En el fragmento sobre Cómodo y Dion Casio, ¿en cuántos volúmenes escribió Dion su historia de Roma?

→ Fragmento seleccionado:
□ □ □

Contamos con un testimonio al que agradecer todos esos vívidos detalles. Igual que su padre antes que él, Dion Casio era senador y, como sus compañeros, se vio obligado a asistir a los juegos y a saludar y aclamar al emperador. Veinte años después de la muerte de Cómodo, Dion escribió una historia de Roma en ochenta volúmenes que abarcaba un periodo de casi mil quinientos años. La sección dedicada al gobierno de Cómodo está repleta de testimonios de las disparatadas excentricidades del emperador. Y su desprecio hacia él es evidente. Había conocido de primera mano todas sus manías.

Dion no pensaba que Cómodo fuera malvado por naturaleza. El cronista consideraba más bien al emperador alguien extremadamente ingenuo. Pero ese carácter simple unido a su cobardía lo había llevado a perderse por el camino de las malas influencias. No tardó en adquirir hábitos perversos, crueles y lujuriosos que no lo favorecían en la comparación con su trabajador, modesto e inteligente padre, Marco Aurelio.

¿Por qué se comportaba Cómodo así? ¿Acaso estaba loco, simplemente? El hecho de que fuera el último líder romano en considerar que merecía la pena llevar un rinoceronte a sus juegos sugiere que sus actos deben verse en un contexto histórico más amplio. El propio Cómodo también se hallaba inmerso en una larga batalla contra el Senado, al que había llegado a detestar. Al final de sus juegos, Cómodo se acercó a las filas de los senadores levantando una cabeza de avestruz cercenada en lo más alto del cuello por una flecha en forma de hoz. No dijo nada; se limitó a mover la cabeza con una sonrisa que dejaba claro que quería hacer lo mismo con ellos. La primera reacción de Dion fue echarse a reír ante la ridícula escena: el hombre más poderoso del mundo amenazándolos con una cabeza de avestruz. Pero la risa nunca ha sido una sabia opción para enfrentarse a un tirano, y Dion tuvo que masticar unas cuantas hojas de laurel que llevaba sobre la cabeza para ocultar la suya.

□ □ □

(Entradas de datos guardadas)
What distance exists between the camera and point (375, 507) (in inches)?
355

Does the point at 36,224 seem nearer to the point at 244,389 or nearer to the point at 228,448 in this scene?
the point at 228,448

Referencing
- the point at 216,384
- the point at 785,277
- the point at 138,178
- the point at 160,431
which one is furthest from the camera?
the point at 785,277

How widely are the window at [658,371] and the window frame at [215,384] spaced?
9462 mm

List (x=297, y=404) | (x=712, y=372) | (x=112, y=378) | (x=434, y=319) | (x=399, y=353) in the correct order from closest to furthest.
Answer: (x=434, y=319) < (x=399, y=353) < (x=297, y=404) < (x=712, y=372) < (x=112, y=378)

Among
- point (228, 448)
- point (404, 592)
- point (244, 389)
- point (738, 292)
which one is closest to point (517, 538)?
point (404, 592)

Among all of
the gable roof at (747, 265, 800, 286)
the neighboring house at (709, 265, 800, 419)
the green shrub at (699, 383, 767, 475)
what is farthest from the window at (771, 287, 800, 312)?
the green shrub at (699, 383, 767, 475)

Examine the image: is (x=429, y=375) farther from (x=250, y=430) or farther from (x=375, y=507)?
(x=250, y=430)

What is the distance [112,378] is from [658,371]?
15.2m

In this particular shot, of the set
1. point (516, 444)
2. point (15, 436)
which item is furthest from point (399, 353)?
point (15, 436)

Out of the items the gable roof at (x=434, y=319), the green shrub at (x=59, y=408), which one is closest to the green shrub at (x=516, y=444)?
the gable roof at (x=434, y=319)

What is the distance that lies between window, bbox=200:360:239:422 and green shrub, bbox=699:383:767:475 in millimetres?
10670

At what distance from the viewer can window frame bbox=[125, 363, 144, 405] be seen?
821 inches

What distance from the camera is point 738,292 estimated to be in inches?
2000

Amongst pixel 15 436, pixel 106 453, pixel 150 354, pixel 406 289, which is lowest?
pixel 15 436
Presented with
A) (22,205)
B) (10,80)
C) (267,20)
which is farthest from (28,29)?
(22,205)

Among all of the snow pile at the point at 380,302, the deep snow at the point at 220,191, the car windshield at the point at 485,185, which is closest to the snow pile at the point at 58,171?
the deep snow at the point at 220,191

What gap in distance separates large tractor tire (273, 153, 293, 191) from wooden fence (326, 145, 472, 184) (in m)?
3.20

□ □ □

→ Respuesta:
En ochenta volúmenes.